グラスにウィスキーを注ぎ、色と香りを確認してから呑み始める。
『む!? 大分酒精が強いな。これはいい、気に入った』
ギルはお気に召したようで、チェイサー無しで呑んでいる。流石ドラゴンと言った所か。でもあんまり飲まないでほしいな、作るの大変なんだよ。
『うわ!? すっごい匂い、こんな辛そうなのよく呑めるね。わたしは甘いお酒の方がいいな~』
そう言いながらアンネは果実酒を呑み始めた。
『フン、甘いものばかり食すから舌がアホになるのだ』
『んだと~! てめえだって、そんなもんばっか呑んでるから、舌と頭がぱっぱかぱーになるんだよ!』
『頭は関係なかろう?』
『うっせ!! ライル~、何かおつまみ出して~』
『我にも頼む、この酒にはどんな物が合うのだ?』
ウィスキーに合うものか、チョコレートはないからドライフルーツでも作るか。

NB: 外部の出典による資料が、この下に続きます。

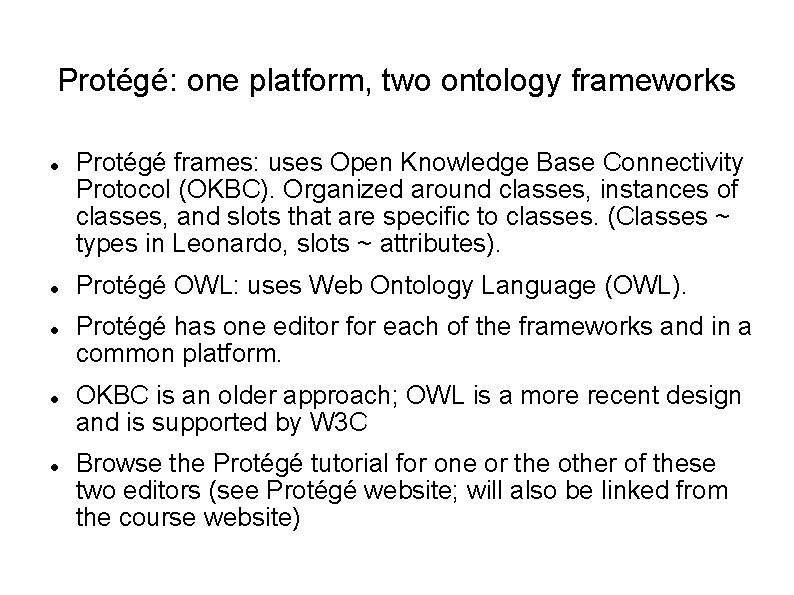 Protégé: one platform, two ontology frameworks

- Protégé frames: uses Open Knowledge Base Connectivity Protocol (OKBC). Organized around classes, instances of classes, and slots that are specific to classes. (Classes ~ types in Leonardo, slots ~ attributes).
- Protégé OWL: uses Web Ontology Language (OWL).
- Protégé has one editor for each of the frameworks and in a common platform.
- OKBC is an older approach; OWL is a more recent design and is supported by W3C
- Browse the Protégé tutorial for one or the other of these two editors (see Protégé website; will also be linked from the course website)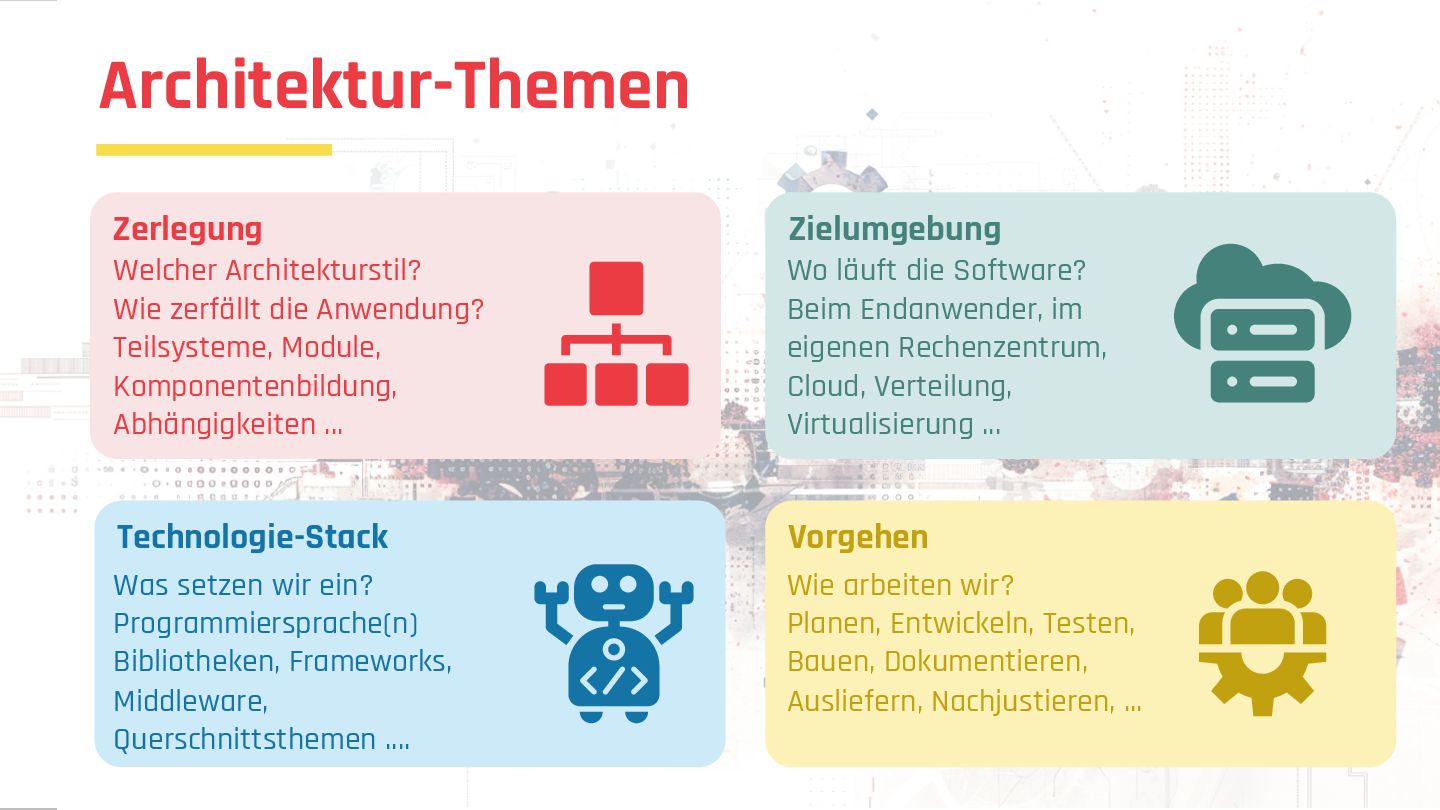 Architektur-Themen

Zerlegung
Welcher Architekturstil?
Wie zerfällt die Anwendung?
Teilsysteme, Module,
Komponentenbildung,
Abhängigkeiten ...

Zielumgebung
Wo läuft die Software?
Beim Endanwender, im eigenen Rechenzentrum,
Cloud, Verteilung,
Virtualisierung ...

Technologie-Stack
Was setzen wir ein?
Programmiersprache(n)
Bibliotheken, Frameworks,
Middleware,
Querschnittsthemen ....

Vorgehen
Wie arbeiten wir?
Planen, Entwickeln, Testen,
Bauen, Dokumentieren,
Ausliefern, Nachjustieren, ...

魔力支配でリンゴを薄く分け乾燥して、二人に出した。
『おお! シワシワの果実だね、旨いの?』
『ん? 甘いものが合うのか?』
初めは否定的だったが、すぐに気に入ったようで、今は大人しく酒を呑んでいる。
『ちょっと、あんた甘いもの馬鹿にしてたじゃない。何食ってんのよ』
『我は甘味ではなく、貴様の舌を馬鹿にしたのだ』
『にゃにお~! わたしに喧嘩売ってんだな? 買ってやんよ!』
『貴様に売ってやる物などひとつも無い』
前言撤回、また騒がしくなった。 さて、そろそろ寝るか。